Chelsea jadi klub profesional pertama Jimmy Greaves (chelseafc.com)

Predator Kotak Penalti

Musim 1957-1958 jadi ajang pembuktian Greaves sebagai predator haus gol. Ia dipromosikan ke tim utama Chelsea. Debutnya di First Division (kini Premier League) dilakukan pada 24 Agustus 1957, saat Chelsea bertandang ke White Hart Lane. Dalam laga pembuka liga itu Greaves langsung dipasang jadi starter.

Keputusan Drake tak keliru. Greaves meninggalkan kesan positif dengan menyelamatkan Chelsea dari kekalahan lewat golnya yang membuat kedudukan menjadi 1-1. Penyerang muda itu segera mencuri perhatian publik Inggris dan senantiasa dipercaya jadi pemain utama di starting eleven.

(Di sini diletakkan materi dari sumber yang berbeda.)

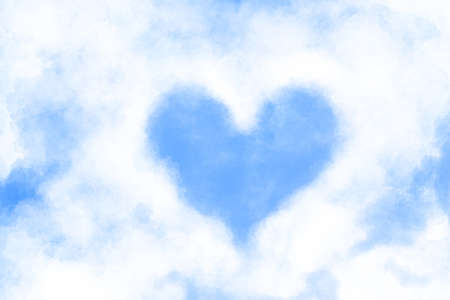 Image illustration of blue sky peeping from heart-shaped cloud 写真素材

Baca juga: Kerikil Bernama Nobby Stiles

Kendati Chelsea hanya bertengger di posisi 11 klasemen akhir musim, Greaves mulai dikenal sebagai pembunuh berdarah dingin di kotak penalti dengan torehan 22 gol dari 37 penampilan. Tak ayal di tahun yang sama ia sudah dipanggil ke timnas Inggris. Gol perdananya bersama timnas dicetak dalam debutnya kala Inggris menghadapi Peru dalam tur Amerikanya. Laga pada 17 Mei 1959 itu dimenangkan Peru 4-1.

“Saya tak tahu kenapa tapi selalu mudah bagi saya, di mana mencetak gol jadi hal yang natural. Saya tak pernah merasakan tensi, ketegangan urat syaraf, atau tekanan apapun. Saya tak pernah kekurangan kepercayaan diri. Beberapa orang bilang saya sangat dingin di kotak penalti dan mereka mengira pembuluh darah saya dialiri es. Sebenarnya saya tak pernah emosional dan tak seperti pemain lain yang selalu cemas saat gagal mencetak gol. Karena saya yakin peluang akan datang lagi dengan lahirnya gol,” sambung Greaves.

Jimmy Greaves (berdiri, ketiga dari kanan) di skuad AC Milan (EDI Milano Card 1961)

Greaves bertahan di Chelsea sampai April 1961. Talentanya dilirik klub AC Milan. Torehan 125 gol dari 157 penampilannya di Chelsea membuat Milan memberi mahar 80 ribu pounds kepada Chelsea. Greaves juga diberi bonus penandatanganan kontrak senilai 15 ribu pounds dan gaji 140 pounds per pekan.

Namun, Greaves tak kerasan di Italia. Bagi Greaves, Milan ibarat pelarian dari tragedi yang menimpa dirinya dan istrinya, Irene.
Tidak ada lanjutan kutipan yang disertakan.